A live version recorded in Swansea, Wales on 12 June 1976 appears on the reissue of The Who by Numbers and the Thirty Years of Maximum R&B box set, while the 9 December 1975 version from Cleveland was included in the Thirty Years of Maximum R&B Live video and DVD. In an interview from Thirty Years of Maximum R&B Live, Townshend declared "Dreaming from the Waist" as one of his least favorite songs to play onstage (referring to it as a "fresh turd" at the conclusion of the song's performance at the band's one-off show at Kilburn in December 1977); in humorous contrast, John Entwistle, claimed in the same series of interviews that "Dreaming from the Waist" was one of his favorite songs to perform.

==Lyrics and music==
The original title of "Dreaming from the Waist" was "Control Myself". Self-control is the theme of this song, as it is of another song on the album, "However Much I Booze". On the earlier song the singer laments his inability to control his drinking; on this song he chastises himself for being unable to control his sexual urges.

The song's introduction includes high-pitched guitar chords that Pete Townshend found tricky to play.
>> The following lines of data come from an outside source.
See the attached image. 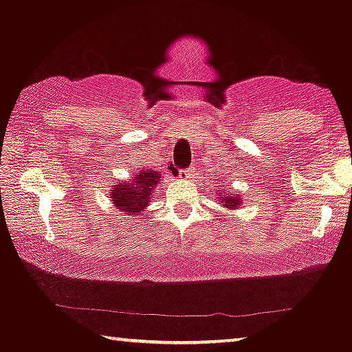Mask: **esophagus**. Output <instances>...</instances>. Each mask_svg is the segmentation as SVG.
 <instances>
[{"label": "esophagus", "mask_w": 352, "mask_h": 352, "mask_svg": "<svg viewBox=\"0 0 352 352\" xmlns=\"http://www.w3.org/2000/svg\"><path fill=\"white\" fill-rule=\"evenodd\" d=\"M179 177H180V179H192L193 170H192V168H184V170L179 172Z\"/></svg>", "instance_id": "esophagus-1"}]
</instances>
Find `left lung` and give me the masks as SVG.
Segmentation results:
<instances>
[{
	"mask_svg": "<svg viewBox=\"0 0 352 352\" xmlns=\"http://www.w3.org/2000/svg\"><path fill=\"white\" fill-rule=\"evenodd\" d=\"M219 198H221L224 208H239L241 200H243V198L238 197V195L234 197V195H228V193H219Z\"/></svg>",
	"mask_w": 352,
	"mask_h": 352,
	"instance_id": "obj_1",
	"label": "left lung"
}]
</instances>
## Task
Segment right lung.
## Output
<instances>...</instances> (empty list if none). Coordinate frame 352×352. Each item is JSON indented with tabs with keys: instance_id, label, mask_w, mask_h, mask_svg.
Masks as SVG:
<instances>
[{
	"instance_id": "obj_1",
	"label": "right lung",
	"mask_w": 352,
	"mask_h": 352,
	"mask_svg": "<svg viewBox=\"0 0 352 352\" xmlns=\"http://www.w3.org/2000/svg\"><path fill=\"white\" fill-rule=\"evenodd\" d=\"M160 175L155 170L139 172L133 184H118L111 190L113 203L116 208L129 214H135L149 205L152 190L157 187Z\"/></svg>"
}]
</instances>
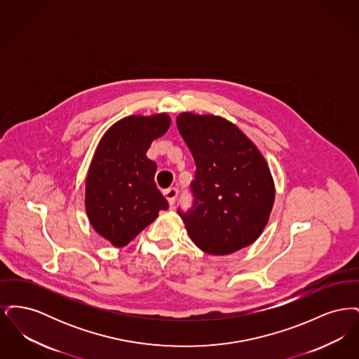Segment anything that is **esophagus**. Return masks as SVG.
Here are the masks:
<instances>
[{"label":"esophagus","instance_id":"34e87169","mask_svg":"<svg viewBox=\"0 0 359 359\" xmlns=\"http://www.w3.org/2000/svg\"><path fill=\"white\" fill-rule=\"evenodd\" d=\"M164 196L167 198L168 203L173 205L175 202H176V199H177V196H179V191L176 188H168V189L164 191Z\"/></svg>","mask_w":359,"mask_h":359}]
</instances>
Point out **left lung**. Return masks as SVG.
Returning a JSON list of instances; mask_svg holds the SVG:
<instances>
[{"mask_svg":"<svg viewBox=\"0 0 359 359\" xmlns=\"http://www.w3.org/2000/svg\"><path fill=\"white\" fill-rule=\"evenodd\" d=\"M177 129L195 160L192 205L177 208L194 243L224 256L253 243L274 202L271 171L256 145L236 125L215 116L182 113Z\"/></svg>","mask_w":359,"mask_h":359,"instance_id":"1","label":"left lung"}]
</instances>
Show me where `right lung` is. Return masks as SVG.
Returning <instances> with one entry per match:
<instances>
[{
  "label": "right lung",
  "mask_w": 359,
  "mask_h": 359,
  "mask_svg": "<svg viewBox=\"0 0 359 359\" xmlns=\"http://www.w3.org/2000/svg\"><path fill=\"white\" fill-rule=\"evenodd\" d=\"M167 114L130 116L102 137L86 179V211L95 231L126 246L170 205L156 187V163L147 157L170 128Z\"/></svg>",
  "instance_id": "add662e5"
}]
</instances>
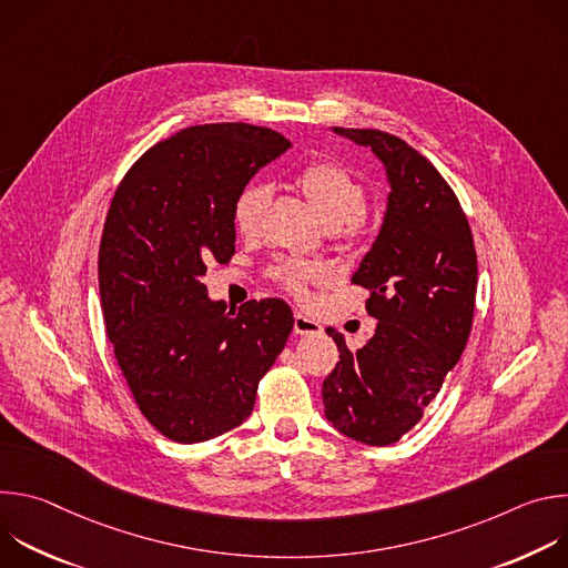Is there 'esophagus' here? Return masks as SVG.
<instances>
[{
    "instance_id": "esophagus-1",
    "label": "esophagus",
    "mask_w": 568,
    "mask_h": 568,
    "mask_svg": "<svg viewBox=\"0 0 568 568\" xmlns=\"http://www.w3.org/2000/svg\"><path fill=\"white\" fill-rule=\"evenodd\" d=\"M318 333H321V326L314 318L301 312L294 314V335H318Z\"/></svg>"
}]
</instances>
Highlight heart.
I'll use <instances>...</instances> for the list:
<instances>
[{
  "label": "heart",
  "mask_w": 568,
  "mask_h": 568,
  "mask_svg": "<svg viewBox=\"0 0 568 568\" xmlns=\"http://www.w3.org/2000/svg\"><path fill=\"white\" fill-rule=\"evenodd\" d=\"M292 186L305 197L310 209L328 229H339L346 223V235H357L362 231L366 193L362 182L346 166L337 164V161H314L294 175ZM267 204V186L252 184L242 191L233 204V224L237 233L247 237L258 235ZM272 276L294 296L303 298L307 294V283H316L321 272L301 261L283 258L272 267Z\"/></svg>",
  "instance_id": "obj_1"
}]
</instances>
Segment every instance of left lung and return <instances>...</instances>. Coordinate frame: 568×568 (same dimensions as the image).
Returning <instances> with one entry per match:
<instances>
[{"label": "left lung", "mask_w": 568, "mask_h": 568, "mask_svg": "<svg viewBox=\"0 0 568 568\" xmlns=\"http://www.w3.org/2000/svg\"><path fill=\"white\" fill-rule=\"evenodd\" d=\"M371 148L390 186L382 229L353 283L371 290L375 335L357 353L328 328L339 362L323 379L326 418L384 447L414 429L460 359L474 318L476 252L458 197L429 159L379 130L335 128Z\"/></svg>", "instance_id": "8db88e82"}]
</instances>
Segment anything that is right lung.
<instances>
[{
	"label": "right lung",
	"mask_w": 568,
	"mask_h": 568,
	"mask_svg": "<svg viewBox=\"0 0 568 568\" xmlns=\"http://www.w3.org/2000/svg\"><path fill=\"white\" fill-rule=\"evenodd\" d=\"M292 143L250 123L186 128L145 150L103 226L99 290L114 357L145 420L175 443L245 423L292 333L285 301H211L206 263L235 252L233 204Z\"/></svg>",
	"instance_id": "obj_1"
}]
</instances>
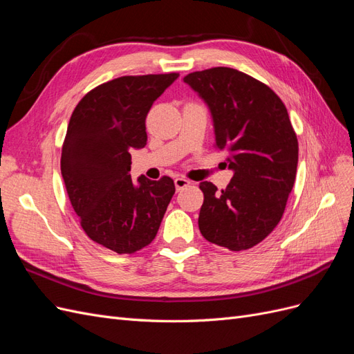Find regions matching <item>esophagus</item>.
<instances>
[{
	"mask_svg": "<svg viewBox=\"0 0 354 354\" xmlns=\"http://www.w3.org/2000/svg\"><path fill=\"white\" fill-rule=\"evenodd\" d=\"M174 185H176V190L180 192V190L186 189V187L190 185V180H187V178H185V177H177V178L174 180Z\"/></svg>",
	"mask_w": 354,
	"mask_h": 354,
	"instance_id": "34e87169",
	"label": "esophagus"
}]
</instances>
The end of the song includes a bass guitar solo for John Entwistle.

==Critical reception==
Record Mirror regarded "Dreaming from the Waist" as one of the highlights of The Who by Numbers. Critic Chris Charlesworth regards it as one of the Who's best songs. Authors Steve Grantley and Alan G. Parker praise Keith Moon's drumming and especially John Entwistle's "nimble-fingered" bass guitar playing. Charlesworth concurs that Entwistle's bass solo is "a stunning display of virtuosity".

==Live history==
"Dreaming from the Waist" debuted onstage in October 1975 and remained a staple in the band's act through 1976 and the band's one-off show at Kilburn in December 1977 (later issued as The Who at Kilburn: 1977). It was one of only two songs from The Who By Numbers that appeared regularly in the set list for the Who's tour backing the album in 1975 and 1976. It then appeared sporadically from 1979–1981 (when Kenney Jones was the band's drummer) and was referenced one more time in 1997 during an acoustic version of "Won't Get Fooled Again". As in the studio version, live renditions always showcased an Entwistle bass solo.

A live version of the song from 12 June 1976, was included on 30 Years of Maximum R&B. Charlesworth finds this performance "faultless", particularly praising the vocal harmonies and Entwistle's "immaculate bass solo".

However, Pete Townshend states this and "Sister Disco" are his least favourite songs to perform live, mostly due to Roger Daltrey’s love of both songs. In contrast, Entwistle declared in the same series of interviews that "Dreaming from the Waist" was one of his favourite songs to perform live.